Эдгар По – Убийство на улице Морг. Мистические рассказы (страница 27)
Я лишился чувств; однако же я не могу сказать, чтобы всякая сознательность была утрачена. Что именно осталось, я не буду пытаться определить, не решусь даже описывать; но не всё было утрачено. В самом глубоком сне не всё утрачивается! В состоянии бреда – не всё! В обмороке – не всё! В смерти – не всё! Даже в могиле не всё утрачивается! Иначе нет бессмертия для человека. Пробуждаясь от самого глубокого сна, мы порываем тонкую, как паутина, ткань какого-то сна. И секунду спустя (настолько, быть может, воздушна была эта ткань) мы уже не помним того, что нам снилось. Когда мы возвращаемся к жизни после обморока, в наших ощущениях есть две степени: во-первых, ощущение умственного или духовного существования; во-вторых, ощущение существования телесного. Весьма вероятно, что, если бы, достигнув второй степени, мы могли вызвать в нашей памяти впечатления первой, мы нашли бы эти впечатления красноречиво переполненными воспоминаниями о бездне, находящейся по ту сторону нашего бытия. И эта бездна – что она такое? Каким образом, в конце концов, можем мы отличить её тени от теней могильных? Но если впечатления того, что я назвал первой степенью, не могут быть воссозданы в памяти произвольно, не приходят ли они к нам после долгого промежутка сами собою, между тем как мы удивляемся, откуда они пришли? Кто никогда не лишался чувств, тот не принадлежит к числу людей, которые видят в пылающих углях странные чертоги и безумно знакомые лица; он не видит, как в воздухе витают печальные видения, которые зримы лишь немногим; он не будет размышлять подолгу об аромате какого-нибудь нового цветка; его ум не будет заворожён особенным значением какого-нибудь музыкального ритма, который раньше никогда не привлекал его внимания.

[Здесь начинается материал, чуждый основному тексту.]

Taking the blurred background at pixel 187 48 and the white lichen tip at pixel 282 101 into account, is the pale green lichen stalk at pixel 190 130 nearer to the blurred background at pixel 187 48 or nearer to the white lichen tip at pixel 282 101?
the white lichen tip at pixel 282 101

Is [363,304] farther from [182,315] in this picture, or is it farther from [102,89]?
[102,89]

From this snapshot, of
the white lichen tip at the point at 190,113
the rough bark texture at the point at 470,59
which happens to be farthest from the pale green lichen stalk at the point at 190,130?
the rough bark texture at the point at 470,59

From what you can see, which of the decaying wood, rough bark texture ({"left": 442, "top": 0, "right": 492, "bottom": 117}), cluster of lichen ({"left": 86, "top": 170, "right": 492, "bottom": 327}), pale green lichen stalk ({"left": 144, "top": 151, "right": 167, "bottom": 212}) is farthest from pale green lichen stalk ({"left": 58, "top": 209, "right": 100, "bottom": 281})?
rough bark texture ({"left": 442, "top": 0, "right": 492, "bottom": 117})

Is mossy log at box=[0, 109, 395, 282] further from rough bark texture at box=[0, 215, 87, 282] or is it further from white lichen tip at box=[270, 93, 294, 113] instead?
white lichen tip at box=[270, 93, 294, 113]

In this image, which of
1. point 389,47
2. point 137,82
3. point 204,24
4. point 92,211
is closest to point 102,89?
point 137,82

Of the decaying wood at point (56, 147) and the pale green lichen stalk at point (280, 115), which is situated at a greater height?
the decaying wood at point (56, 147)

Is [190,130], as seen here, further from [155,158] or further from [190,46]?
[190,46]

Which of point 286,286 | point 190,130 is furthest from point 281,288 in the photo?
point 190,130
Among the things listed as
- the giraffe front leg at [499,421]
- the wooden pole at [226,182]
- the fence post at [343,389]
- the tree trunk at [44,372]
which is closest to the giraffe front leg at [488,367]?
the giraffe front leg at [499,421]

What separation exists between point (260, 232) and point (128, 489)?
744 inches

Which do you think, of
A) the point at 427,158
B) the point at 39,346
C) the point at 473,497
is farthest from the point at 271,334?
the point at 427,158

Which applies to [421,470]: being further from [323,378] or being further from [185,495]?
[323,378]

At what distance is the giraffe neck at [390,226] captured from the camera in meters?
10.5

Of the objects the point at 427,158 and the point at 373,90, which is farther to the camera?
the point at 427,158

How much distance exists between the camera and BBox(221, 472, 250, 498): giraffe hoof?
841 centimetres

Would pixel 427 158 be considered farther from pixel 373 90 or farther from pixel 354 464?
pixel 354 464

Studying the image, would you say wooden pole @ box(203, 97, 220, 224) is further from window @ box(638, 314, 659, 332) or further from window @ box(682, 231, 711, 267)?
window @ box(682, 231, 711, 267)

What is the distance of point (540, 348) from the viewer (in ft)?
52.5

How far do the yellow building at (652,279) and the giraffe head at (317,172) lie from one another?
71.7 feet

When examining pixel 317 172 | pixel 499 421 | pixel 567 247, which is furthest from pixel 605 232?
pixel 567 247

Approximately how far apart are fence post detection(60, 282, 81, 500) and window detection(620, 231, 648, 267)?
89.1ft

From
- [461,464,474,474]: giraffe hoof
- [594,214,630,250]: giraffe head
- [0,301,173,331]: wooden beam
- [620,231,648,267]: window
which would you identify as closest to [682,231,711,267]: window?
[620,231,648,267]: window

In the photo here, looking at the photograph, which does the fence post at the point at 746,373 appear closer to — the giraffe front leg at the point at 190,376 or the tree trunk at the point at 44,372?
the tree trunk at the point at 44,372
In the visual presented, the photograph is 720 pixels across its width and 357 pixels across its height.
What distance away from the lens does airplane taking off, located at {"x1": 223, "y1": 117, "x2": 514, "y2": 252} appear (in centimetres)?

Среди неоднократных и тщательных попыток вспомнить о том, что было, среди упорных стараний уловить какой-нибудь луч, который озарил бы кажущееся небытие, охватившее мою душу, были мгновенья, когда мне казалось, что попытки мои увенчаются успехом; были краткие, очень краткие, промежутки, когда силой заклинания я вызывал в своей душе воспоминанья, и рассудок мой, бывший трезвым в этот второй период, мог отнести их только к периоду кажущейся бессознательности. Эти неясные тени, выросшие в моей памяти, заставляют меня смутно припомнить о высоких фигурах, которые подняли меня и молчаливо понесли вниз – всё ниже – всё ниже, – пока наконец мною не овладело отвратительное головокружение, при одной только мысли о бесконечном нисхождении. Эти неясные тени говорят также о смутном ужасе, охватившем моё сердце, благодаря тому, что это сердце было так неестественно спокойно. Затем следует чувство внезапной неподвижности, оцепеневшей всё кругом, как будто бы те призраки, которые несли меня (чудовищный кортеж!), в своём нисхождении вышли за границы безграничного и стали, побеждённые трудностью своей задачи. Затем я припоминаю ощущение чего-то плоского и сырого; и после этого всё делается безумием – безумием памяти, бьющейся в запретном.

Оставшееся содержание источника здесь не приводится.